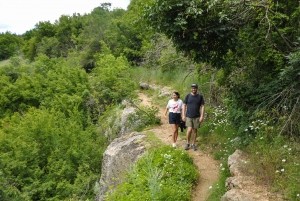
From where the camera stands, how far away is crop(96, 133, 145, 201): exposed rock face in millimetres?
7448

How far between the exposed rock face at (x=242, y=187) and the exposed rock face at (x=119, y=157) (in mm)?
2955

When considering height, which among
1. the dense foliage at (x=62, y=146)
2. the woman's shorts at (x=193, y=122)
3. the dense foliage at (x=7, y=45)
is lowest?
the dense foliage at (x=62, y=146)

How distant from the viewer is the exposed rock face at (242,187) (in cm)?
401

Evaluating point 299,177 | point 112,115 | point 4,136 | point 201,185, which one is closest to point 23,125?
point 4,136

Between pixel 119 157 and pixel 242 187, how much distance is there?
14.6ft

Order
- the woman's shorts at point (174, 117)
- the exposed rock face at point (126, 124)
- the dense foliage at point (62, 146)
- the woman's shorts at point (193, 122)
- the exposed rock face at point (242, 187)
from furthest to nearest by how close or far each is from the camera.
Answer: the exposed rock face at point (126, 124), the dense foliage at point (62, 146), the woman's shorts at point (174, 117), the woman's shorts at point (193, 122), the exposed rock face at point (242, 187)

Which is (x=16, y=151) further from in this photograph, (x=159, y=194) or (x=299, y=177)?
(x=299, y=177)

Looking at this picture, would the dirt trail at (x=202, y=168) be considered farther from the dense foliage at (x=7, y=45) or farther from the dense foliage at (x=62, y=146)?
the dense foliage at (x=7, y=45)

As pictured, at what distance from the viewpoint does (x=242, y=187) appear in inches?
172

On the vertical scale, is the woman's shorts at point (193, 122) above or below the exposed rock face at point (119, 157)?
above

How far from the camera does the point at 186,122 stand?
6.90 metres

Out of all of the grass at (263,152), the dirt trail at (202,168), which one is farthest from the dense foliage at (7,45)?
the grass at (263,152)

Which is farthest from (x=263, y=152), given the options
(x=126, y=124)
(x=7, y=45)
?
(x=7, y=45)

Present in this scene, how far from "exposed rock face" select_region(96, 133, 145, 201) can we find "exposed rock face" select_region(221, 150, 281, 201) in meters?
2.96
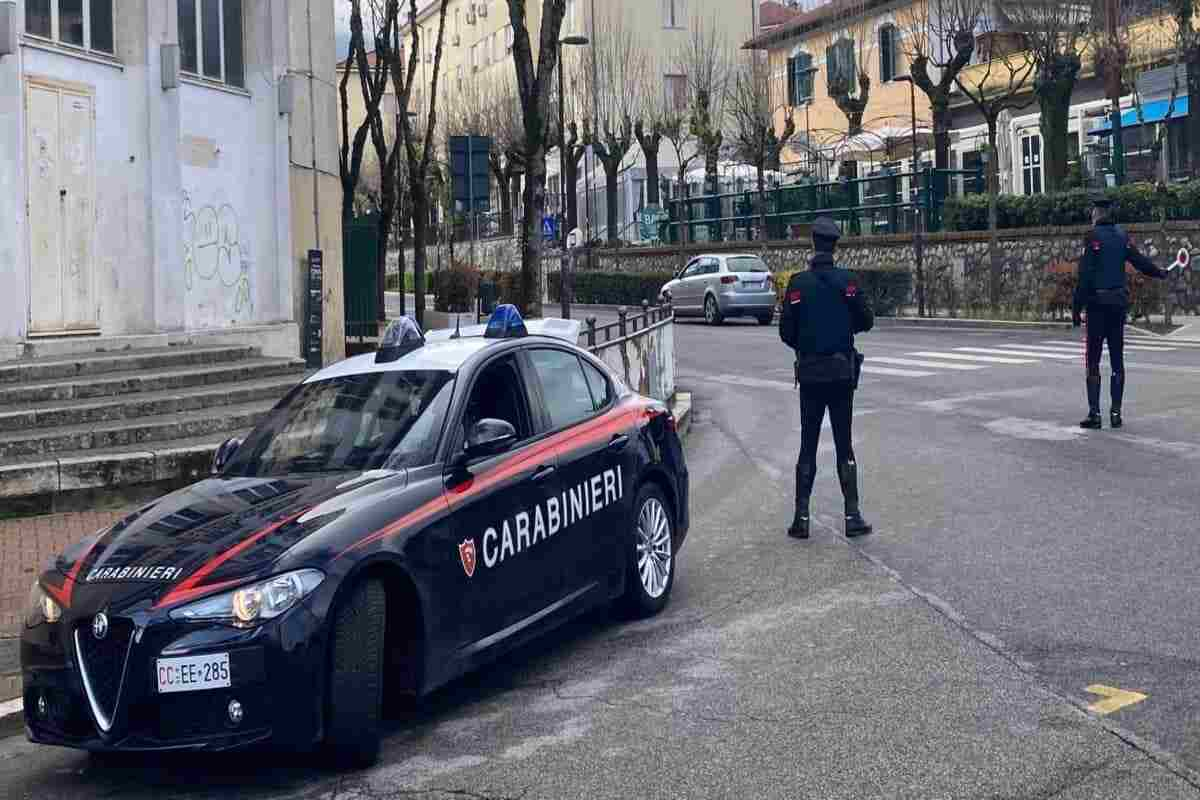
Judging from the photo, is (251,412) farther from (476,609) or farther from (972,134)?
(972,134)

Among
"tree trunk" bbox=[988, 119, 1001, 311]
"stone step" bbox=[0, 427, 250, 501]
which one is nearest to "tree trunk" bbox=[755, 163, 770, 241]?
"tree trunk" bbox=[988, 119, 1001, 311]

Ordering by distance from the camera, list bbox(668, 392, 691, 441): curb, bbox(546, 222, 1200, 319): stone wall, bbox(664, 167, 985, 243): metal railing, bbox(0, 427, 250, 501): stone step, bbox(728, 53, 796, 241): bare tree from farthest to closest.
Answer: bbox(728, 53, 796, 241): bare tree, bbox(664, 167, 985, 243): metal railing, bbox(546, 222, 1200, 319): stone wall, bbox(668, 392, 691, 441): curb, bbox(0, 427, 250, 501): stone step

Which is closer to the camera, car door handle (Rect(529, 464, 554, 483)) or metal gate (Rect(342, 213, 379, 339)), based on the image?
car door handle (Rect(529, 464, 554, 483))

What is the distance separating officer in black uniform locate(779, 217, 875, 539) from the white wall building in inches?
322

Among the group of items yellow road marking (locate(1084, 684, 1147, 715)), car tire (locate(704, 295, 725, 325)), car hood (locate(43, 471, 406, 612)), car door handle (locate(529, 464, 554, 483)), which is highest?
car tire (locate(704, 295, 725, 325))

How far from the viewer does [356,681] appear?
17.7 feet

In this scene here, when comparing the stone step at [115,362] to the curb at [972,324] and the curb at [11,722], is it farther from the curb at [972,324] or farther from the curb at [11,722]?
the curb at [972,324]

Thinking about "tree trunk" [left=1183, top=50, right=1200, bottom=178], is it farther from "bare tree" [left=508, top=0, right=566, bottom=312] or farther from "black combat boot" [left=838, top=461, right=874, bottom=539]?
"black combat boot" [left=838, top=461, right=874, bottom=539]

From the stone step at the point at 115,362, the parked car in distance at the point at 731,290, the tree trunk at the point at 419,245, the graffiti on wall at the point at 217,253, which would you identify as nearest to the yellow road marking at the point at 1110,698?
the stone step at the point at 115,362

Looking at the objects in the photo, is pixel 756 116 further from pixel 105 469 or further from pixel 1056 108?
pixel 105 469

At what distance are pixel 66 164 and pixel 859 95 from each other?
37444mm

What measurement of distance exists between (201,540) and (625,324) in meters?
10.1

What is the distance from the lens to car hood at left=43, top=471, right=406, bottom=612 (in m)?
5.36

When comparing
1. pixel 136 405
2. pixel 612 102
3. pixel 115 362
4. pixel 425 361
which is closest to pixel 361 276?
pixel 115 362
● ● ● ●
AIM OF THE EXERCISE: Reproduce all of the items above word for word, omitting the pictures.

EXERCISE OUTPUT:
From where the camera stands, how far away is crop(96, 133, 145, 201): exposed rock face in millimetres?
7448

How far between the exposed rock face at (x=242, y=187) and the exposed rock face at (x=119, y=157) (in mm)?
2955

When considering height, which among
1. the dense foliage at (x=62, y=146)
2. the woman's shorts at (x=193, y=122)
3. the dense foliage at (x=7, y=45)
is lowest?
the dense foliage at (x=62, y=146)

How distant from the viewer is the exposed rock face at (242,187) (in cm)?
401

Evaluating point 299,177 | point 112,115 | point 4,136 | point 201,185, which one is closest to point 23,125?
point 4,136

Between pixel 119 157 and pixel 242 187, how much distance is there?
14.6ft

Order
- the woman's shorts at point (174, 117)
- the exposed rock face at point (126, 124)
- the dense foliage at point (62, 146)
- the woman's shorts at point (193, 122)
- the exposed rock face at point (242, 187)
from furthest to nearest by how close or far each is from the camera.
Answer: the exposed rock face at point (126, 124), the dense foliage at point (62, 146), the woman's shorts at point (174, 117), the woman's shorts at point (193, 122), the exposed rock face at point (242, 187)

Which is (x=16, y=151) further from in this photograph, (x=159, y=194) or (x=299, y=177)?
(x=299, y=177)

Looking at this picture, would the dirt trail at (x=202, y=168) be considered farther from the dense foliage at (x=7, y=45) or farther from the dense foliage at (x=62, y=146)?
the dense foliage at (x=7, y=45)

As pictured, at what distance from the viewpoint does (x=242, y=187) appear in inches?
172

On the vertical scale, is the woman's shorts at point (193, 122) above or below the exposed rock face at point (119, 157)?
above

How far from the camera does the point at 186,122 stand?
6.90 metres

Out of all of the grass at (263,152), the dirt trail at (202,168), which one is farthest from the dense foliage at (7,45)?
the grass at (263,152)

Which is farthest from (x=263, y=152), given the options
(x=126, y=124)
(x=7, y=45)
?
(x=7, y=45)

Present in this scene, how far from "exposed rock face" select_region(96, 133, 145, 201) can we find "exposed rock face" select_region(221, 150, 281, 201) in meters?
2.96
Judging from the photo, is (251,412) farther from (476,609) or farther from (972,134)?
(972,134)

Among
"tree trunk" bbox=[988, 119, 1001, 311]
"stone step" bbox=[0, 427, 250, 501]
which one is nearest to "tree trunk" bbox=[755, 163, 770, 241]?
"tree trunk" bbox=[988, 119, 1001, 311]

Ordering by distance from the camera, list bbox(668, 392, 691, 441): curb, bbox(546, 222, 1200, 319): stone wall, bbox(664, 167, 985, 243): metal railing, bbox(0, 427, 250, 501): stone step, bbox(728, 53, 796, 241): bare tree from farthest to closest.
Answer: bbox(728, 53, 796, 241): bare tree, bbox(664, 167, 985, 243): metal railing, bbox(546, 222, 1200, 319): stone wall, bbox(668, 392, 691, 441): curb, bbox(0, 427, 250, 501): stone step

Which is closer to the camera, car door handle (Rect(529, 464, 554, 483)) or metal gate (Rect(342, 213, 379, 339)), based on the image?
car door handle (Rect(529, 464, 554, 483))

What is the distance separating officer in black uniform locate(779, 217, 875, 539) from the white wall building in inches?
322

Among the group of items yellow road marking (locate(1084, 684, 1147, 715)), car tire (locate(704, 295, 725, 325)), car hood (locate(43, 471, 406, 612)), car door handle (locate(529, 464, 554, 483)), which is highest?
car tire (locate(704, 295, 725, 325))

How far from the viewer does [356,681] appear?
17.7 feet

In this scene here, when comparing the stone step at [115,362] to the curb at [972,324] and the curb at [11,722], is it farther from the curb at [972,324] or farther from the curb at [11,722]?
the curb at [972,324]

Thinking about "tree trunk" [left=1183, top=50, right=1200, bottom=178], is it farther from "bare tree" [left=508, top=0, right=566, bottom=312] or farther from "black combat boot" [left=838, top=461, right=874, bottom=539]?
"black combat boot" [left=838, top=461, right=874, bottom=539]

From the stone step at the point at 115,362, the parked car in distance at the point at 731,290, the tree trunk at the point at 419,245, the graffiti on wall at the point at 217,253, which would you identify as nearest to the yellow road marking at the point at 1110,698?
the stone step at the point at 115,362

Looking at the objects in the photo, is pixel 756 116 further from pixel 105 469 or further from pixel 1056 108?
pixel 105 469

At what distance are pixel 66 164 and pixel 859 95 from each other?
37444mm

What measurement of distance exists between (201,540) and (625,324) in meters?
10.1

What is the distance from the lens to car hood at left=43, top=471, right=406, bottom=612 (in m)?
5.36

When comparing
1. pixel 136 405
2. pixel 612 102
3. pixel 115 362
4. pixel 425 361
which is closest to pixel 361 276?
pixel 115 362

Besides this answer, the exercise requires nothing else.